Tobacco Treatment on Campus
Strong tobacco policies foster a campus culture of health and well being for staff, faculty, and students on college and university campuses. An integral feature of successful tobacco policies is the availability of tobacco treatment services. Offering help to quit is also an essential component of good policy enforcement. Tobacco-users should not feel singled out by a tobacco-free policy rather they should feel supported. Tobacco-free policies are about weakening the tobacco industry, not tobacco users.
Assessing Your Tobacco Treatment Services on Campus
These Ten Key Recommendations come from the gold-standard guide from Health and Human Services, Treating Tobacco Use and Dependence: 2008 Update—Clinical Practice Guideline. Use these guidelines as a way to assess the treatment services that you are providing on campus. Download this ten item checklist by clicking here.
EASY
1. Have a system in place to ensure every patient is asked whether or not they use tobacco and their answer is documented.
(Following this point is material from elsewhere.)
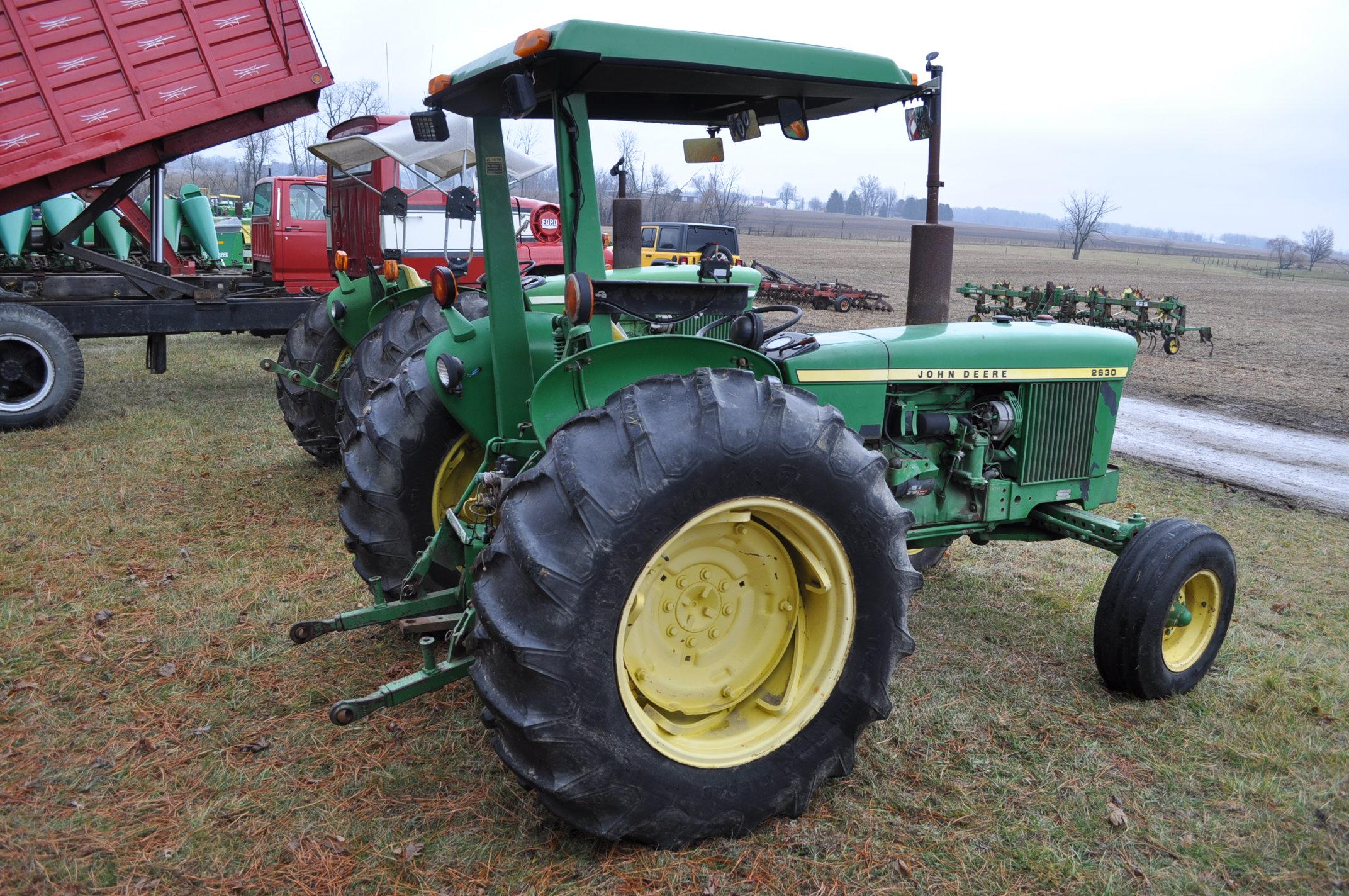 John Deere 2630 tractor, diesel, 16.9-28 rear, 9.5-15 front, 1 hyd remote, 540 pto, 3 pt, 4260 - Image 3 of 18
2. Medical providers should, at a minimum, use brief tobacco treatment interventions.
3. Tell tobacco users about the California Smokers’ Helpline to help them quit.
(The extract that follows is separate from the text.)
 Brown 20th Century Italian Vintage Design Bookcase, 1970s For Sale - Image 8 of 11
4. Make sure patients and clinicians both have access to resources (brochures, pamphlets, a list of community services, medication information sheets, etc.) that will help patients quit tobacco.
MODERATE
5. Medical providers should encourage tobacco users to quit by using both counseling AND medication (as medically appropriate).
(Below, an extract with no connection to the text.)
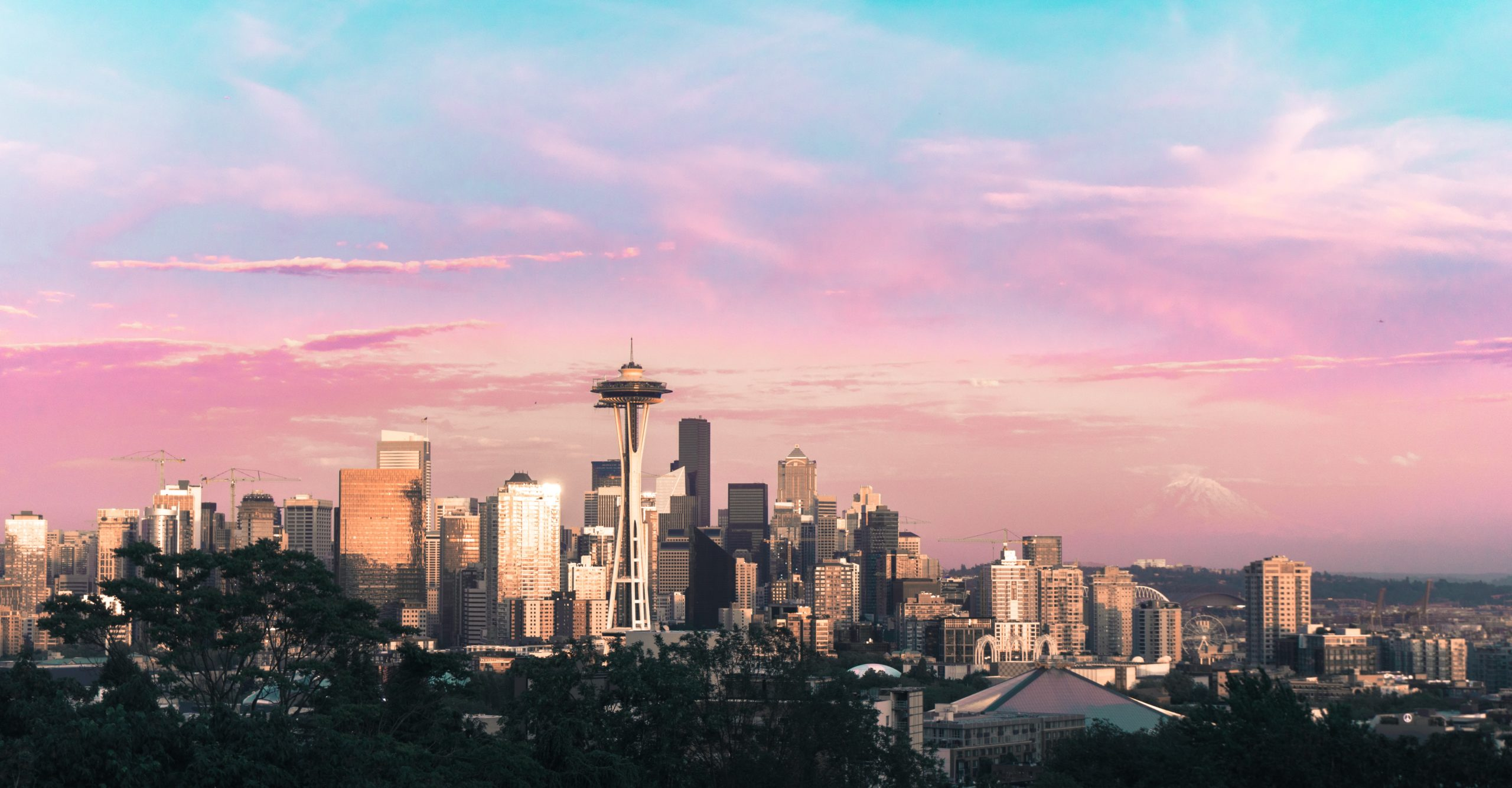 Full-Time Nanny Needed in Seattle for 5-Month-Old Girl! $65-$80K/yr + BENEFITS + HOUSING!!! Open to All U.S. Candidates!!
6. Medical providers/healthcare professionals should use “motivational interviewing” to increase tobacco users’ motivation to quit.
7. Provide trainings (e.g. lectures, workshops, in-services) that teach clinic staff about tobacco treatment and each person’s responsibility to help patients quit.
ADVANCED
8. Provide intensive counseling (multiple visits for longer periods of time) to patients, including individual (one-on-one), group and/or phone counseling.
9. Dedicate a staff member at your clinic to work on tobacco treatment.
10. Evaluate your tobacco treatment efforts and provide performance feedback to clinicians
Tools and Resources
Guide for Young Adults to Quit Tobacco
This new resource includes a list of new and traditional ways to quit tobacco.
Younger populations often use traditional methods of quitting tobacco. This is where technology plays an integral part in tobacco treatment. Quit rates among people who use tobacco are increased when the use of smartphone apps and texting are included as part of a tobacco treatment plan.
Freeing Veterans from Tobacco Toolkit
Freeing Veterans from Tobacco is designed to support health professionals working with Veteran populations in developing or strengthening tobacco treatment services. The Toolkit educates readers on current tobacco products and health implications; the problem of tobacco use in military populations; tobacco dependence treatment best practices; and support providers in developing new tobacco treatment protocols and/or programs for supporting Veterans in quitting tobacco.
Motivational Interviewing Fact Sheet
Motivational Interviewing (MI) is a client-centered counseling intervention which has been shown to increase future quit attempts in individuals who are resistant to make a quit attempt This document serves as a reference sheet for the basics of MI, including general principles and techniques.
Talking to Tobacco Users on Campus
This one page document provides some examples of what you can say when approaching a tobacco user on campus.
California Smokers Helpline and UCanQuit2
Free online and telephone counseling for tobacco cessation is widely available in the United States. Online and telephone counseling has been shown to be effective in helping people quit tobacco.